Present every line of the items below as a Markdown table with two columns, "No." for the row number and "Line" for the line's text. Leave out blank lines.
━━━━━ Exercise data ━━━━━
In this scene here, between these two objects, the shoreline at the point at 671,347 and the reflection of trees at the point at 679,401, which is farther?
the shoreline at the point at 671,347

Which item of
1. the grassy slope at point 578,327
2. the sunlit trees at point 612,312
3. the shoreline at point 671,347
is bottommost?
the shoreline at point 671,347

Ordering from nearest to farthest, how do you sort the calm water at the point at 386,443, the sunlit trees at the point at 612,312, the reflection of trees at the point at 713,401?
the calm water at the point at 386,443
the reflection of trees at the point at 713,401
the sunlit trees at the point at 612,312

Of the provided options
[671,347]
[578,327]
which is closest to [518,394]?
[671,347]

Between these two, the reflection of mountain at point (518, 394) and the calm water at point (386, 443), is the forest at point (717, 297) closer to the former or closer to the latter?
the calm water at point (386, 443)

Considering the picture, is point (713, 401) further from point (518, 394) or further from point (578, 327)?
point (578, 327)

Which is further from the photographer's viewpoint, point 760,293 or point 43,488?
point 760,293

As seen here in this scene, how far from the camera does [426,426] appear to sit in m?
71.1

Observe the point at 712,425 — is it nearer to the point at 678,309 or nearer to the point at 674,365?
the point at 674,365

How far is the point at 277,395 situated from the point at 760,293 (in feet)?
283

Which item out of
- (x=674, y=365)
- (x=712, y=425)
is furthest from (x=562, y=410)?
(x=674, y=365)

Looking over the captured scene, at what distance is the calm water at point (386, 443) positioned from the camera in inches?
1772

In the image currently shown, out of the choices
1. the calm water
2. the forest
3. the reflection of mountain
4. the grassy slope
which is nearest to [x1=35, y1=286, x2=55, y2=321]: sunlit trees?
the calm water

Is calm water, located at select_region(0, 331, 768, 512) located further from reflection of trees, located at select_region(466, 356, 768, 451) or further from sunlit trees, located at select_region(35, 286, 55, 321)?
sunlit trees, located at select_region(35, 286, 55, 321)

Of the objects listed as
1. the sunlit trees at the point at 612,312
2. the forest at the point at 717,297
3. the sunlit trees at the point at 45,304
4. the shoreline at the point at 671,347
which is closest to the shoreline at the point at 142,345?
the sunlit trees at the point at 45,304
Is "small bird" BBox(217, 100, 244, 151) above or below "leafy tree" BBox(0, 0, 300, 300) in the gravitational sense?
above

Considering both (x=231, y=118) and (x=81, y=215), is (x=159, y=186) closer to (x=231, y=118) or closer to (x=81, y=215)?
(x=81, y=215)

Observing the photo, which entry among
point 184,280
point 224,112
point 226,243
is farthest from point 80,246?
━━━━━
Solution |
| No. | Line |
|---|---|
| 1 | In this scene here, between these two objects, the shoreline at the point at 671,347 and the reflection of trees at the point at 679,401, which is farther? |
| 2 | the shoreline at the point at 671,347 |
| 3 | Which item of |
| 4 | 1. the grassy slope at point 578,327 |
| 5 | 2. the sunlit trees at point 612,312 |
| 6 | 3. the shoreline at point 671,347 |
| 7 | is bottommost? |
| 8 | the shoreline at point 671,347 |
| 9 | Ordering from nearest to farthest, how do you sort the calm water at the point at 386,443, the sunlit trees at the point at 612,312, the reflection of trees at the point at 713,401? |
| 10 | the calm water at the point at 386,443 |
| 11 | the reflection of trees at the point at 713,401 |
| 12 | the sunlit trees at the point at 612,312 |
| 13 | Of the provided options |
| 14 | [671,347] |
| 15 | [578,327] |
| 16 | which is closest to [518,394]? |
| 17 | [671,347] |
| 18 | Between these two, the reflection of mountain at point (518, 394) and the calm water at point (386, 443), is the forest at point (717, 297) closer to the former or closer to the latter? |
| 19 | the calm water at point (386, 443) |
| 20 | Considering the picture, is point (713, 401) further from point (518, 394) or further from point (578, 327)? |
| 21 | point (578, 327) |
| 22 | Which is further from the photographer's viewpoint, point 760,293 or point 43,488? |
| 23 | point 760,293 |
| 24 | As seen here in this scene, how far from the camera does [426,426] appear to sit in m? |
| 25 | 71.1 |
| 26 | Observe the point at 712,425 — is it nearer to the point at 678,309 or nearer to the point at 674,365? |
| 27 | the point at 674,365 |
| 28 | How far is the point at 277,395 situated from the point at 760,293 (in feet)? |
| 29 | 283 |
| 30 | Which item out of |
| 31 | - (x=674, y=365) |
| 32 | - (x=712, y=425) |
| 33 | is furthest from (x=562, y=410)? |
| 34 | (x=674, y=365) |
| 35 | Looking over the captured scene, at what distance is the calm water at point (386, 443) positioned from the camera in inches? |
| 36 | 1772 |
| 37 | In the image currently shown, out of the choices |
| 38 | 1. the calm water |
| 39 | 2. the forest |
| 40 | 3. the reflection of mountain |
| 41 | 4. the grassy slope |
| 42 | which is nearest to [x1=35, y1=286, x2=55, y2=321]: sunlit trees? |
| 43 | the calm water |
| 44 | Is calm water, located at select_region(0, 331, 768, 512) located further from reflection of trees, located at select_region(466, 356, 768, 451) or further from sunlit trees, located at select_region(35, 286, 55, 321)? |
| 45 | sunlit trees, located at select_region(35, 286, 55, 321) |
| 46 | Of the objects listed as |
| 47 | 1. the sunlit trees at the point at 612,312 |
| 48 | 2. the forest at the point at 717,297 |
| 49 | 3. the sunlit trees at the point at 45,304 |
| 50 | 4. the shoreline at the point at 671,347 |
| 51 | which is closest to the shoreline at the point at 142,345? |
| 52 | the sunlit trees at the point at 45,304 |
| 53 | Is "small bird" BBox(217, 100, 244, 151) above or below "leafy tree" BBox(0, 0, 300, 300) in the gravitational sense? |
| 54 | above |
| 55 | Considering both (x=231, y=118) and (x=81, y=215), is (x=159, y=186) closer to (x=231, y=118) or closer to (x=81, y=215)? |
| 56 | (x=81, y=215) |
| 57 | Observing the photo, which entry among |
| 58 | point 184,280 |
| 59 | point 224,112 |
| 60 | point 226,243 |
| 61 | is farthest from point 80,246? |